» Required action: Transcribe the data exactly. Leave nothing out.

» Data for this exercise:
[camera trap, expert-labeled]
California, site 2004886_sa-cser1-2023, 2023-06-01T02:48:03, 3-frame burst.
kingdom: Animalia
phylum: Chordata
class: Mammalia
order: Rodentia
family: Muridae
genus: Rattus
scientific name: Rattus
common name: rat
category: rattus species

» Task solution:
[camera trap, expert-labeled]
California, site 2004886_sa-cser1-2023, 2023-06-01T02:48:03, 3-frame burst.
kingdom: Animalia
phylum: Chordata
class: Mammalia
order: Rodentia
family: Muridae
genus: Rattus
scientific name: Rattus
common name: rat
category: rattus species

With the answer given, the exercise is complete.